• _Your objective_
Rewrite the material from its beginning through the line containing "16H352L348 4H324V8H312L308 24H304L300", both ends included, replacing "mask_svg" with "mask_path" and leaving everything else unchanged.
** Begin Input for this task **
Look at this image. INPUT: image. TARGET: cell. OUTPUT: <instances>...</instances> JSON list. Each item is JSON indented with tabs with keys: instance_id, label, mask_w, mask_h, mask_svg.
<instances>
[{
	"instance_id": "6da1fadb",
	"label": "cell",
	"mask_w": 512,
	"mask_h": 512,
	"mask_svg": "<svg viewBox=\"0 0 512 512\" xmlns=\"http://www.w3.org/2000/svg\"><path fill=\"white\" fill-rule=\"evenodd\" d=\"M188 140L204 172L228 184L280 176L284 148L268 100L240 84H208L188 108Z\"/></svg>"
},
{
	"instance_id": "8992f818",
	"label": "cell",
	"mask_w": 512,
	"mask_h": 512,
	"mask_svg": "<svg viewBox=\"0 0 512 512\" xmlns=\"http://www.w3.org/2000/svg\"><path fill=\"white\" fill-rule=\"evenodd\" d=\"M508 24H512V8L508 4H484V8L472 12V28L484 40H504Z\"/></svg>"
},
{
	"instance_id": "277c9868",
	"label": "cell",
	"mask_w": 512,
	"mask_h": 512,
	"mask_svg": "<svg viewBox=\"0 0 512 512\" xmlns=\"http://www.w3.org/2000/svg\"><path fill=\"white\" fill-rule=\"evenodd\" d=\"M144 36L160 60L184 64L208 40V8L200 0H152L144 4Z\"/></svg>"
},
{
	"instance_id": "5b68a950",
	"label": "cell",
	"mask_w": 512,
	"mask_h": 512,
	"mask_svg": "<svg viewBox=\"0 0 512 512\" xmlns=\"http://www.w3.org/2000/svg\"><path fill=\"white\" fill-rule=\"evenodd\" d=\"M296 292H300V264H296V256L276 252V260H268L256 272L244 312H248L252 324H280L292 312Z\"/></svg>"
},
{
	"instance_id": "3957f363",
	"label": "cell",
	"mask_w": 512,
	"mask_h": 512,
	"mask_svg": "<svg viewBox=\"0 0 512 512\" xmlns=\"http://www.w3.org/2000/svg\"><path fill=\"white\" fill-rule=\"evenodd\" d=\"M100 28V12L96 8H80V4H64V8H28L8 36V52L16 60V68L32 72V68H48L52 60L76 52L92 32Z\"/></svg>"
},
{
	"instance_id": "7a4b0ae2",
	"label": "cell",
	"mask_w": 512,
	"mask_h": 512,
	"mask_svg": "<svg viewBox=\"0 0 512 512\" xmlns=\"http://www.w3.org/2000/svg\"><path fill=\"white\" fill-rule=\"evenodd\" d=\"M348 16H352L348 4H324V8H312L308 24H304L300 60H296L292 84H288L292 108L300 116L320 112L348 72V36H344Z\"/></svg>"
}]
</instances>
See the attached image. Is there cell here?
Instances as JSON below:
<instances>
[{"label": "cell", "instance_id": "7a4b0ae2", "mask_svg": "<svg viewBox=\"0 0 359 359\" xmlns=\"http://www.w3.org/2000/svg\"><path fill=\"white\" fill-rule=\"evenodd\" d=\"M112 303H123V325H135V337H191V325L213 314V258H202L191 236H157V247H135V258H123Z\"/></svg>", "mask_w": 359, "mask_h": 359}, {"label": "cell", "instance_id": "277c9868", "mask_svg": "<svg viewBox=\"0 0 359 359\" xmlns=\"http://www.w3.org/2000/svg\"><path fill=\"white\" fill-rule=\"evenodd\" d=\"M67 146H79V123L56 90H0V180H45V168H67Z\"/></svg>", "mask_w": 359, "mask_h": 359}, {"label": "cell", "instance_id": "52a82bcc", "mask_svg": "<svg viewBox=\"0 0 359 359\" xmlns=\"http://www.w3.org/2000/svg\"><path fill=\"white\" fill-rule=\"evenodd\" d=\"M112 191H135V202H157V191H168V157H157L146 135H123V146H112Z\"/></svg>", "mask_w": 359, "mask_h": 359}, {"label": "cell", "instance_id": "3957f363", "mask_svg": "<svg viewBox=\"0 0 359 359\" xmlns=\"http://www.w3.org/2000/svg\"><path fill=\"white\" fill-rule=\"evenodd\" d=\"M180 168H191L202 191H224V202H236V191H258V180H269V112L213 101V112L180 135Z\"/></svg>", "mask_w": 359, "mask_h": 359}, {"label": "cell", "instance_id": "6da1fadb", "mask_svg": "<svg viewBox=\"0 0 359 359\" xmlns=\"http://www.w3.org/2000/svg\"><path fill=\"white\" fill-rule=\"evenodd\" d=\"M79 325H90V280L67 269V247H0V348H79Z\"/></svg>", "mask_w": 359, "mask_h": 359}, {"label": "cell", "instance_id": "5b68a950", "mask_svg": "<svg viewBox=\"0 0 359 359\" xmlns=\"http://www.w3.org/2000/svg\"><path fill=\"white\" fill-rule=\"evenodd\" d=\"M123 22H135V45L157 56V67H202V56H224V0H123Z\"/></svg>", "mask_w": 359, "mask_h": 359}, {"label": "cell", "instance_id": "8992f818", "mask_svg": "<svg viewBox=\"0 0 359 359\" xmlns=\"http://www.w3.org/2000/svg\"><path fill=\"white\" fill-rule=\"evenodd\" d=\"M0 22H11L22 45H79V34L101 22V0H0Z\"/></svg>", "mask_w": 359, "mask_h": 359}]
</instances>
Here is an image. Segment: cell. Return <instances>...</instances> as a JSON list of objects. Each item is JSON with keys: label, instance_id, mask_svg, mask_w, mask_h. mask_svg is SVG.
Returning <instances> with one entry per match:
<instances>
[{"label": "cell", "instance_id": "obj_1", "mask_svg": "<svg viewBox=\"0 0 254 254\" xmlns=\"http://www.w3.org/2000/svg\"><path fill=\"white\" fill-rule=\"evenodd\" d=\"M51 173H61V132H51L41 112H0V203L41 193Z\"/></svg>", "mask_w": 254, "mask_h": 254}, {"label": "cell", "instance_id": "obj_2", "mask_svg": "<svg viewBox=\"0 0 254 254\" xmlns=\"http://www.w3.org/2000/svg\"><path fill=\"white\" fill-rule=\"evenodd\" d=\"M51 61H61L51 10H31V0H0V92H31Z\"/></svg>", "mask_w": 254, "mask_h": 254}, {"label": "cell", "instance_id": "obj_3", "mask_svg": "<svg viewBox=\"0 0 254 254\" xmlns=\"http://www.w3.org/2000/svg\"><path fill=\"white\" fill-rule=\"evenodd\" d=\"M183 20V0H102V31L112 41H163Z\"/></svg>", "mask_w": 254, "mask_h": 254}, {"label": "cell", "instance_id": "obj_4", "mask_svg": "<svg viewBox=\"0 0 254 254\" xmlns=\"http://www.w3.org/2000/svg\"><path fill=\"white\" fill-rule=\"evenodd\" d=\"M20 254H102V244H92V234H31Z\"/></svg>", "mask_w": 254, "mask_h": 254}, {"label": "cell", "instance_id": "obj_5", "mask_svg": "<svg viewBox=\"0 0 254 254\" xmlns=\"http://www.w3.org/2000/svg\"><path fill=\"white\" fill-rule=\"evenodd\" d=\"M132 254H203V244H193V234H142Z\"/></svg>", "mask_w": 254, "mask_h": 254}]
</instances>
** End Input for this task **
• _Written solution_
Look at this image. INPUT: image. TARGET: cell. OUTPUT: <instances>...</instances> JSON list. Each item is JSON indented with tabs with keys: instance_id, label, mask_w, mask_h, mask_path.
<instances>
[{
	"instance_id": "6da1fadb",
	"label": "cell",
	"mask_w": 512,
	"mask_h": 512,
	"mask_path": "<svg viewBox=\"0 0 512 512\" xmlns=\"http://www.w3.org/2000/svg\"><path fill=\"white\" fill-rule=\"evenodd\" d=\"M188 140L204 172L228 184L280 176L284 148L268 100L240 84H208L188 108Z\"/></svg>"
},
{
	"instance_id": "8992f818",
	"label": "cell",
	"mask_w": 512,
	"mask_h": 512,
	"mask_path": "<svg viewBox=\"0 0 512 512\" xmlns=\"http://www.w3.org/2000/svg\"><path fill=\"white\" fill-rule=\"evenodd\" d=\"M508 24H512V8L508 4H484V8L472 12V28L484 40H504Z\"/></svg>"
},
{
	"instance_id": "277c9868",
	"label": "cell",
	"mask_w": 512,
	"mask_h": 512,
	"mask_path": "<svg viewBox=\"0 0 512 512\" xmlns=\"http://www.w3.org/2000/svg\"><path fill=\"white\" fill-rule=\"evenodd\" d=\"M144 36L160 60L184 64L208 40V8L200 0H152L144 4Z\"/></svg>"
},
{
	"instance_id": "5b68a950",
	"label": "cell",
	"mask_w": 512,
	"mask_h": 512,
	"mask_path": "<svg viewBox=\"0 0 512 512\" xmlns=\"http://www.w3.org/2000/svg\"><path fill=\"white\" fill-rule=\"evenodd\" d=\"M296 292H300V264H296V256L276 252V260H268L256 272L244 312H248L252 324H280L292 312Z\"/></svg>"
},
{
	"instance_id": "3957f363",
	"label": "cell",
	"mask_w": 512,
	"mask_h": 512,
	"mask_path": "<svg viewBox=\"0 0 512 512\" xmlns=\"http://www.w3.org/2000/svg\"><path fill=\"white\" fill-rule=\"evenodd\" d=\"M100 28V12L96 8H80V4H64V8H28L8 36V52L16 60V68L32 72V68H48L52 60L76 52L92 32Z\"/></svg>"
},
{
	"instance_id": "7a4b0ae2",
	"label": "cell",
	"mask_w": 512,
	"mask_h": 512,
	"mask_path": "<svg viewBox=\"0 0 512 512\" xmlns=\"http://www.w3.org/2000/svg\"><path fill=\"white\" fill-rule=\"evenodd\" d=\"M348 16H352L348 4H324V8H312L308 24H304L300 60H296L292 84H288L292 108L300 116L320 112L348 72V36H344Z\"/></svg>"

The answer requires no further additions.